Sorting in Rexx

Introduction

After a thread about sorting appeared on comp.lang.rexx recently, I implemented a compendium of sorting algorithms in Rexx and ran some time trials.

These are the nicknames of the algorithms I implemented. For further details, please see the comments in the code.

bubble Classic bubble sort (left-to-right pairwise exchanging of values)
bubble2 Bi-directional bubble sort (left-to-right then right-to-left passes)
selection Selection sort - find the minimum value then place it on the left
shaker Shaker sort - find the minimum and maximum values then place them on the left and right
insertion Insertion sort - move each value leftwards into its place in the sorted data
sshell Simplified Shell sort - a development of bubble sort which compares each element i with an element i+d; when no more exchanges are possible, divide d by two
shell Shell sort - similar to the simplified version but using insertion instead of bubble sort
comb A variation on the simplified Shell sort which doesn't repeat any passes but only divides d by 1.3
tournament  Play a knock-out tournament to find the smallest datum (the algorithm which started the thread which prompted me to carry out this investigation!)
merge Merge sort - divide the array into two halves using a temporary area, sort each, then merge the halves back into the original array
lmerge Merge sort based on a linked-list (an array of subscripts)
smerge Merge sort based on strings of subscripts
heap Classic heap sort
quick Hoare's quicksort - divide the list into two partitions, then sort each partition
radix Left-to-right Radix sort - place items in buckets according to their first character, then sort each bucket
iradix In-place version of the radix sort

The code and the tests

All the above algorithms were placed in a single file of Rexx code called sorts.rexx together with a prologue which takes care of calling the selected algorithm and timing it. The file is just over 1,000 lines long and measures a bit over 33K.

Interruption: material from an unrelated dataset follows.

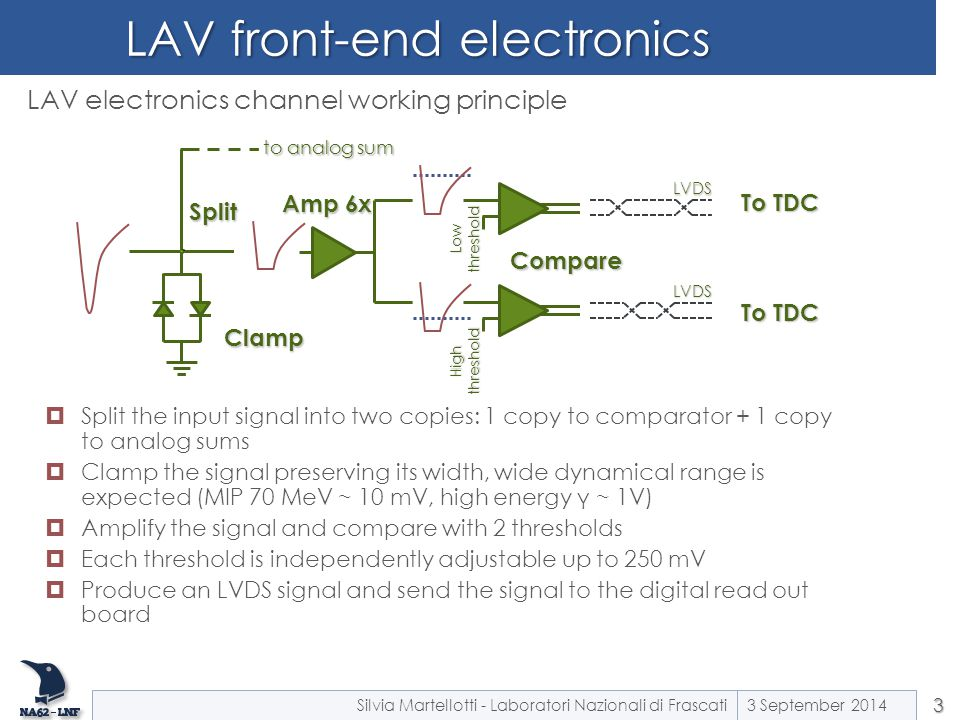 LAV front-end electronics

The program can either generate its own test data, in the form of random numbers (in the format 12345.67, complete with leading spaces if necessary so that all numbers are the same width), or can input data from a file (treating each file line as one item). For testing, the "-v" flag will generate a (possibly abbreviated) display of the items before and after sorting, and in any case the program will verify that the items are in order after they are sorted. This doesn't guarantee that the output contains all the input items, once each, but the sorted items can be written to a file for further analysis and so I am fairly confident that all the supplied sorting procedures work as advertised.

The algorithms were tested both on numbers (generated randomly for each individual test) and on text. The text was taken from archives of the comp.lang.rexx newsgroup; this means the data mostly consists of lines of 0 to 80 alphanumeric and symbol characters, and that the same data was used for each test. Up to 15% of the data strings were empty (blank lines).

The theory

The algorithms fall into several groups according to how efficient they are in theory.

In addition, some of the algorithms require extra working space (particularly the tournament sort, which needs space to store the results of all the matches, and merge sort, which needs a work-space to store one of the array halves while they are being merged together).

A summary of the average time and space complexity of each algorithm can be found in the following table. Note that the worst-case time complexity of quicksort is N2, but this is very unlikely to happen in the given implementation.

TimeSpace
bubble(2)N21
selectionN21
shakerN21
insertionN21
(s)shellN1.5(see above)1
combsee above1
tournamentN log(N)N
(l,s)mergeN log(N)N
heapN log(N)1
quickN log(N)log(N)
radixNb (see above)N
iradixNb (see above)log(N)

The complexity of an algorithm (as shown in the above table) is not the whole story, however, because it does not take into account the constant of proportionality. For instance, the bubble sort is almost always much slower than any of the other N2 algorithms because it carries out a lot of redundant comparisons on each pass through the data. With this in mind, the list in which the algorithms were introduced was given in approximate order according to how they are expected to perform (slowest first).

Of the five N2 algorithms, as mentioned above, the bubble sort is generally expected to be the slowest. The bi-directional bubble sort is usually faster because it often requires fewer passes to get the elements in place: a small element near the end of the array only moves back one place for each left-to-right pass, but will traverse the whole array on a right-to-left pass. Shaker should be faster than selection, firstly because it reduces loop overhead by finding two elements on each pass, and secondly because an element is guaranteed not to be the maximum if it is already the minimum and so a comparison is saved in that case. Insertion is often the fastest of the N2 algorithms because on average each element only has to be shifted half way up the array before it is in place. However, it performs more assignments than shaker, so the latter may sometimes win.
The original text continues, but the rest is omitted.